New review – 26:08:2013

Whitstable cover image

Over here in the UK it’s a Bank Holiday Monday, but at Spectral Towers (due to be dismantled in readiness for rebuilding at the new headquarters within the next few months) we never stop working to bring you the best in ghostly and supernatural fiction. This morning we bring a new review of Stephen Volk’s Whitstable from Morpheus Tales, due to be published in their October Review Supplement (and reproduced with kind permission of the Editor of that fine magazine, Adam Bradley), written by J. S. Watts:

Whitstable is a novella from the classy stable of Spectral Press. It is not a horror or ghost story by the speculative fiction definition of the same, but it is a haunting elegy of loss: lost love, lost innocence, a lost time, and a lost place.

Set in Whitstable in Kent in 1971, it lyrically blends fact and fiction by setting at its core the actor Peter Cushing, a hero to all Hammer horror devotees. Devastated by the recent death of his beloved wife Helen, Cushing is facing the agony of unchecked grief. Whilst failing to deal with his own inner demons, he is approached on Whitstable Beach by a young boy who takes him for the character he so often played in his films, Doctor Van Helsing. The boy is desperate for his help because he believes his stepfather is a vampire. This is real life, though, not the fantastical horror of the movies or blood-chilling gothic tales and, in the boy’s troubled words, Cushing thinks he detects indications of child abuse and a tale of night-time deeds where the monster is all too human. Cushing is not a hero with a crucifix or crossbow, but a grief-wracked widower who is not sure he wants to go on living, an ordinary and weakened man, but one with a strong sense of right and wrong and who cannot ignore the pleas of an innocent child. Cushing has to confront his own demons before he can respond to the mundane, but destructive evil lurking in the small seaside town.

Whitstable is a beautifully written and delicate exploration of grief. The character of Cushing is skilfully drawn, mixing the sort of facts known to Hammer horror aficionados with precisely imagined and emotionally telling detail.

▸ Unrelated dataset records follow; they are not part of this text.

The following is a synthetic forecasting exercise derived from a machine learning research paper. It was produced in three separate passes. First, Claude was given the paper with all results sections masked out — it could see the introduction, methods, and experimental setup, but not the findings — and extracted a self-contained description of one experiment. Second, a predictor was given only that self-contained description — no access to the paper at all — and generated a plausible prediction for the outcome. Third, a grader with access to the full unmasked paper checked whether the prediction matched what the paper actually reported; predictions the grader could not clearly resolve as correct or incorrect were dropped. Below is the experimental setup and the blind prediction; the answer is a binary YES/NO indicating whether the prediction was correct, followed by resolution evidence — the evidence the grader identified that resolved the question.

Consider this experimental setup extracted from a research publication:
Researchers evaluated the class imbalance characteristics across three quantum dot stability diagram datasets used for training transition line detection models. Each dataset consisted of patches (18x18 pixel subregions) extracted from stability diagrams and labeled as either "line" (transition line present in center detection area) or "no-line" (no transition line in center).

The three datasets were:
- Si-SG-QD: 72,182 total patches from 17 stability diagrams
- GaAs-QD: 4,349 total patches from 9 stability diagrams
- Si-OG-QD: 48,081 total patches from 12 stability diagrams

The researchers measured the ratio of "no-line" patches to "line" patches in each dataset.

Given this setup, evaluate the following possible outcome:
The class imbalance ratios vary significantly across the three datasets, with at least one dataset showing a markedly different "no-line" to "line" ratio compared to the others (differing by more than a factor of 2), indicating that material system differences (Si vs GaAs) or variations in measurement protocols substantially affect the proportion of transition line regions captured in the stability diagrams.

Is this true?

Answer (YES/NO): YES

Likewise, the fading town of Whitstable on the Kent coast is sketched with attention to crucial detail and a real sense of affection. An important and tense scene set in the “faded gentrification” of Whitstable’s Oxford Cinema, which has clearly seen better days and is on route to becoming a bingo hall, is striking for its sense of drama and an evocation of both period and place. This is achieved whilst intertwining the novella’s story line with the on-screen, scene-by-scene, plot development of Peter Cushing’s 1970 film The Vampire Lovers.

It is a poignant tale, lyrically told, but if horror is what you are about, there is enough detail of the films Cushing starred in, woven into the story line, to fascinate Hammer horror fans and lovers of Peter Cushing’s oeuvre.

One note of caution, though. Reiterating the beginning of this review, if you pick this novella up expecting speculative fiction style horror, you are going to be sorely disappointed, but if you pick this up expecting a small, literary gem you will find exactly what you are hoping for.”

Thank you both to Morpheus Tales and to J. S. Watts for this!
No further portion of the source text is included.